We can now plot these reduced vectors. How do they compare with the original plots we made in Section 2?

In [None]:
# Wavelength range from 400 to 2450
wavelength = np.arange(400, 2451)

# Define colors for each label
colors = ['blue', 'green', 'red']
label_colors = {label: colors[i] for i, label in enumerate(label_map.keys())}

# Plotting
plt.figure(figsize=(12, 6))

# Plot each row in X_reconstructed_train with consistent colors based on labels
for i in range(X_reconstructed_train.shape[0]):
    label = y_train[i]
    plt.plot(wavelength, X_reconstructed_train[i], color=label_colors[label], label=label_map[label])

# Adding legend (unique labels only)
handles, labels = plt.gca().get_legend_handles_labels()
by_label = dict(zip(labels, handles))
plt.legend(by_label.values(), by_label.keys())

# Adding axis labels and title
plt.xlabel('Wavelength (nm)')
plt.ylabel('Reflectance')

# Show the plot
plt.show()

Pretty good right?

__Note:__ Remember that we reduced the dimensionality of our dataset from 2051 to 3, which is a massive reduction!

## 4. Save projected data for later processing

For the sake of visualization and for later processing in the upcoming notebook on k-means, let's now keep our first two principal components and visualize them in the projected space.

In [None]:
helpers.plot_pca_scatter(X_pca_train, y_train, label_map)

__Preliminary question for next notebook:__ Do the data points form clusters we can visualize in this reduced PCA space? If so, how many?

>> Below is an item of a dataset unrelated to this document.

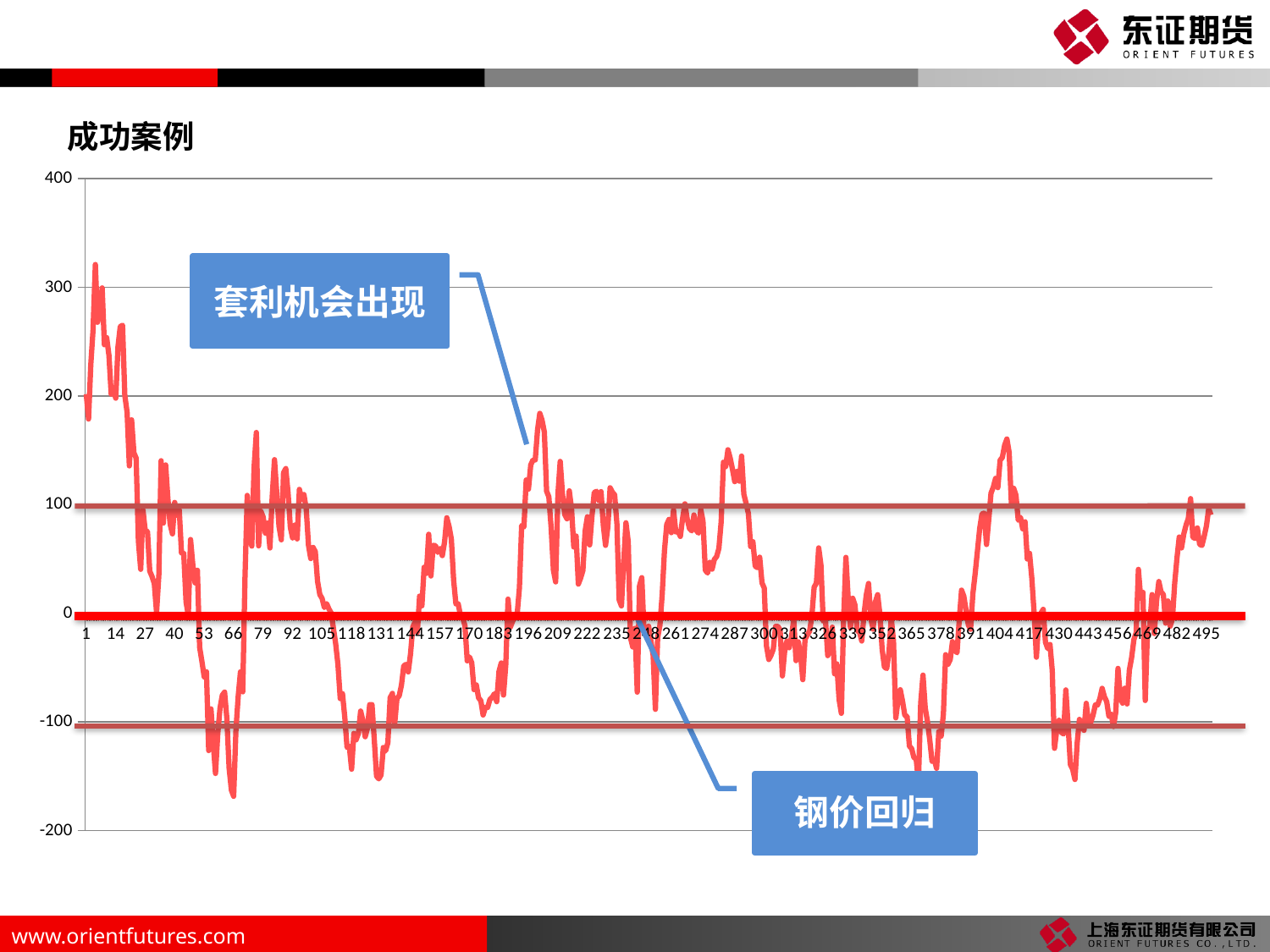
What is the last label shown on the horizontal axis? 495 Is the highest point of the line (near the start of the series) greater or less than 200? greater Does the line end higher or lower than it starts at x = 1? lower Is the peak of the line around x = 196–209 greater or less than 100? greater Is the lowest point of the line (around x = 66) greater or less than -100? less Which annotation label points to the peak of the line around x = 196? 套利机会出现 What kind of chart is shown on the slide? line chart What is the title of the slide containing the chart? 成功案例 Does the line rise or fall between x = 1 and x = 66? fall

__Answer:__ To be determined in the notebook on k-means!

In [None]:
with open('data/pca_preprocessed_angers_dataset.pkl', 'wb') as f:
    pickle.dump((X_pca_train, y_train, label_map), f)

That concludes this tutorial on PCA. Thank you for taking part! In the next notebook we will use k-means to determine how our projected data clusters, and whether these identified clusters match the underlying species.